I like those on account of the 'give' in them.

Anyway. If you strengthen your calf muscles up you'll discover that pronators can run faster down a road than most.

Pronation is the action of sprinters. The fastest of all.

This makes me happy ric

l tried them out for the first time this morning on a short run and felt no awkwardness or noticeable difference in terms of comfort when l ran.

 

That said though, they didn't feel overly responsive either so perhaps my earlier convictions that my old trainers were ready for a change was with good foundation either.

l think i'll continue to gently break my new ones in on short/medium runs until i've worn them in.

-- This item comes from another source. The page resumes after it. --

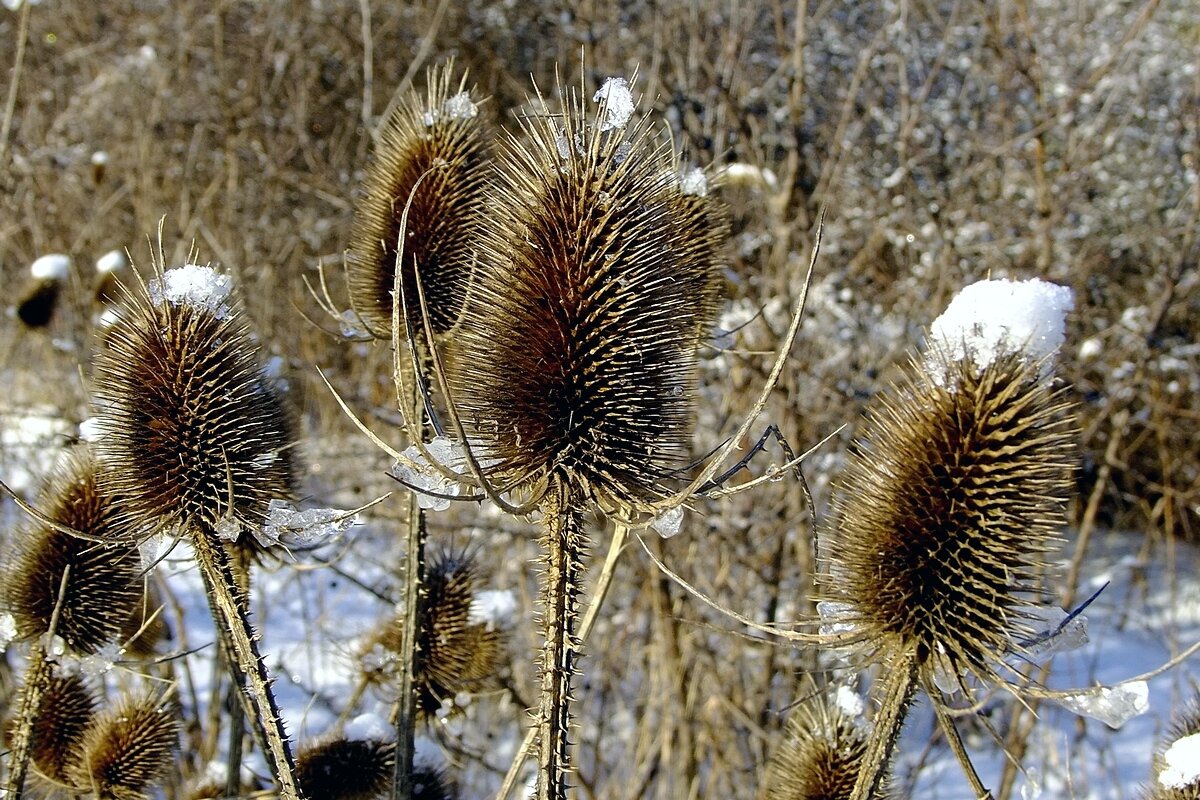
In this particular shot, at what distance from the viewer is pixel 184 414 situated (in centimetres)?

Next time though, l think i'll just avoid sweatshop and head to the metres to miles shop near me.

06/03/2013 at 13:08
popsider wrote (see)

Never take the advice of running shop staff.

If you find a pair of trainers you get on with stock up as inevitably they'll be discontinued next year.  

Hmm I disagree with this.  I have ALWAYS had my gait analysed and been in the same make and model of shoes for 2 years, when I started to experience some niggles in my knees and ankles I almost went and bought the same old shoes online but for some reason went to Sweatshop in Bristol.  Thank goodness I did as I no longer over pronate and am now neutral and after 2 runs in my new shoes (a 3 miler and a 6 miler) the niggles are gone.  I tried out several pairs of shoes and did not feel pushed into any particular pair, the assistant listened to all my comments on each pair of shoes and took my comments on board.  I am also happy that when I do go for a longer run if there are any problems I can take them back.